Reescribe completo el tramo de los datos desde la línea que contiene "How far is point" hasta el final, ambos extremos incluidos y sin omitir ninguna línea. Desplaza en -51 cada número de las respuestas, sean distancias o coordenadas.

[Registros de preguntas basadas en escenas]

---

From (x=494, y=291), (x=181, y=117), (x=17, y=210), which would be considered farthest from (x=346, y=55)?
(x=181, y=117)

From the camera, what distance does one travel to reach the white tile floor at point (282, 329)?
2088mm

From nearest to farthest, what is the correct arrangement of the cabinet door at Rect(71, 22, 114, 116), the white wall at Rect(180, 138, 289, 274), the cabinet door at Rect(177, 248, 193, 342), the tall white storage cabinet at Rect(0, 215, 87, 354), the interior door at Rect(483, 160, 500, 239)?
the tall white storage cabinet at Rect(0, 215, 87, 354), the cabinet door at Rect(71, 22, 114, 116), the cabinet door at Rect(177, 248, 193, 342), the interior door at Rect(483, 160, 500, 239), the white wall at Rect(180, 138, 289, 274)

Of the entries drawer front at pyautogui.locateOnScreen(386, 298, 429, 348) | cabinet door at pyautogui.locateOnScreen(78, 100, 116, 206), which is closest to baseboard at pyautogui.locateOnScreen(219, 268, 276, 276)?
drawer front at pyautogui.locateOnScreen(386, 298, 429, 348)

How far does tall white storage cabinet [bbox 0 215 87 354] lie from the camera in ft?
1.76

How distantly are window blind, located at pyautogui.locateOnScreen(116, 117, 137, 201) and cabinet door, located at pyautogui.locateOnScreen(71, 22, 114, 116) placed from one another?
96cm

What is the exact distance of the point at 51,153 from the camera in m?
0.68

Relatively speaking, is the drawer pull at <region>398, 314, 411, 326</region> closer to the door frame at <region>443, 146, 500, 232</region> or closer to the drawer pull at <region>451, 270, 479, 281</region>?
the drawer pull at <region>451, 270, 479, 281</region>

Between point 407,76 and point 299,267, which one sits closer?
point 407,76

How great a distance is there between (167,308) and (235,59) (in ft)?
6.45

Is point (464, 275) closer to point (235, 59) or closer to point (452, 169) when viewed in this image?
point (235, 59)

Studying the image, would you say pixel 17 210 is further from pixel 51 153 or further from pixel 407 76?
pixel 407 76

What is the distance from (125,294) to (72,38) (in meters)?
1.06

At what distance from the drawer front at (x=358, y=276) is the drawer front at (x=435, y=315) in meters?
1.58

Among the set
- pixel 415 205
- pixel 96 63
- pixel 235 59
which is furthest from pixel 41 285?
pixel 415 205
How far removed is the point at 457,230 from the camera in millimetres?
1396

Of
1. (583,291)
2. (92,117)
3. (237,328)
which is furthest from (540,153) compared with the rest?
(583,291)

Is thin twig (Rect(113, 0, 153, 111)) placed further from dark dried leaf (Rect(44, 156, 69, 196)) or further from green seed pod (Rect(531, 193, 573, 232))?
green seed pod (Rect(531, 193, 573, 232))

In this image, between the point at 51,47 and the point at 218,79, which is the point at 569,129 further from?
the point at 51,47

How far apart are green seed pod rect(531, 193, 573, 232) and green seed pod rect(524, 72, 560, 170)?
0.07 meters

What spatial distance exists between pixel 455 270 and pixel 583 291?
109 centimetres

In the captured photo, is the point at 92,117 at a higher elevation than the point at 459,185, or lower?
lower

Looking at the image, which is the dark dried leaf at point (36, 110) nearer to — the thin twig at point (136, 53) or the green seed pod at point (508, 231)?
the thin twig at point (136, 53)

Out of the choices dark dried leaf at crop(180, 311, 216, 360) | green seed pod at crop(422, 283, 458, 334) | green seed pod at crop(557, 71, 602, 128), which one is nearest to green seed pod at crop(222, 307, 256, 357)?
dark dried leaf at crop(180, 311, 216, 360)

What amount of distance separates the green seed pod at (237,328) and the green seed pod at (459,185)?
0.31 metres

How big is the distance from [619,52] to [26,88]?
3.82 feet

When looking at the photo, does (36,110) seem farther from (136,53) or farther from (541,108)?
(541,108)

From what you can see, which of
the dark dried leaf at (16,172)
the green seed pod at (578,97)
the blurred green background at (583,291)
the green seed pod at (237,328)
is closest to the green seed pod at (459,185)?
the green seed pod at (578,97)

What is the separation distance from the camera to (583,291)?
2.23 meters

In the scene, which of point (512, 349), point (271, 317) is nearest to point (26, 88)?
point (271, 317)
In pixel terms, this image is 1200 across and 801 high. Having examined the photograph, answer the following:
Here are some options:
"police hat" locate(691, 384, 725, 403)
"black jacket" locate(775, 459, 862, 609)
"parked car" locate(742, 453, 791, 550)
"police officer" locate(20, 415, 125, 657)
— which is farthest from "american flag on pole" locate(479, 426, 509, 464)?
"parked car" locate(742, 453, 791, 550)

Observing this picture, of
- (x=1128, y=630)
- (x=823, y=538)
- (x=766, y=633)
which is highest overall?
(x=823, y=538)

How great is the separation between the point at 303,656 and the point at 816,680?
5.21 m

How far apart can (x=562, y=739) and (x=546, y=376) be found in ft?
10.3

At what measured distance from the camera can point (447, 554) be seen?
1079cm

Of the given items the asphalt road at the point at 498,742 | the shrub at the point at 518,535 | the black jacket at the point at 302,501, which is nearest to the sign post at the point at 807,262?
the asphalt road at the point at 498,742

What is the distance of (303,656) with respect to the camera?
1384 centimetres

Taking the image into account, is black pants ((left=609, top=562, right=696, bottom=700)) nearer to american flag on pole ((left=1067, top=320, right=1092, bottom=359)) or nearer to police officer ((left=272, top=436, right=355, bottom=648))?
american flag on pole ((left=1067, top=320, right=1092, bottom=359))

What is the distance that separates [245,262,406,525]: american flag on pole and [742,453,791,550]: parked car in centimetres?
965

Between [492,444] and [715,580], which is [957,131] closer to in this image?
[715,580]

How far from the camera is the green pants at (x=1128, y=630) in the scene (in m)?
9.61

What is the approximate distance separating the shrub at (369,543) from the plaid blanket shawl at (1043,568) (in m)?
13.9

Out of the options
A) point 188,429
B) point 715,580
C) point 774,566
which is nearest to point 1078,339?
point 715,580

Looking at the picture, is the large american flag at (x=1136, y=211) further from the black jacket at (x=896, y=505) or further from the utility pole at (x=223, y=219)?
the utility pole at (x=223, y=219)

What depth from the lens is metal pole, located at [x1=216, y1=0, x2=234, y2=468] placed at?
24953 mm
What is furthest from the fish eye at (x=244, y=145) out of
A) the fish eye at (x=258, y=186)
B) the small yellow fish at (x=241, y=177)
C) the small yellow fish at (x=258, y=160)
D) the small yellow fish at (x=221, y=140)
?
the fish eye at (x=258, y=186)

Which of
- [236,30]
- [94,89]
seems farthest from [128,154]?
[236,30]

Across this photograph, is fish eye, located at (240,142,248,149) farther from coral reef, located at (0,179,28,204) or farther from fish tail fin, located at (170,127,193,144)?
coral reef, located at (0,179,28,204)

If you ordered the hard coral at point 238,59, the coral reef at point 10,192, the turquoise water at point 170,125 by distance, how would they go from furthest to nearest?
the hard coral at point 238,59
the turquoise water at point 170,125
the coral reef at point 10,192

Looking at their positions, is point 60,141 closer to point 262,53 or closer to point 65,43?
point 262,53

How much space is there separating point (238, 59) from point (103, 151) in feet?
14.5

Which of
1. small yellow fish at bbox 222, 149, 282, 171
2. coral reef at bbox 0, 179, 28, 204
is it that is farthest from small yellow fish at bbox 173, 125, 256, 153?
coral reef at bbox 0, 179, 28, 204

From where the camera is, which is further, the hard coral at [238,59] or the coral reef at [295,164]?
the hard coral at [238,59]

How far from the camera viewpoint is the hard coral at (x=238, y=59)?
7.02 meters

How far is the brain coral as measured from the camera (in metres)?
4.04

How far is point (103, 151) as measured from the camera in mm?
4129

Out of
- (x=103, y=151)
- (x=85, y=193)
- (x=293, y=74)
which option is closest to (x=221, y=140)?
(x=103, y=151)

---

- _Solución del ejercicio_
How far is point (103, 151) as measured from the camera in mm?
4078

Out of
- (x=103, y=151)
- (x=85, y=193)
- (x=293, y=74)
which option is closest to (x=221, y=140)?
(x=52, y=100)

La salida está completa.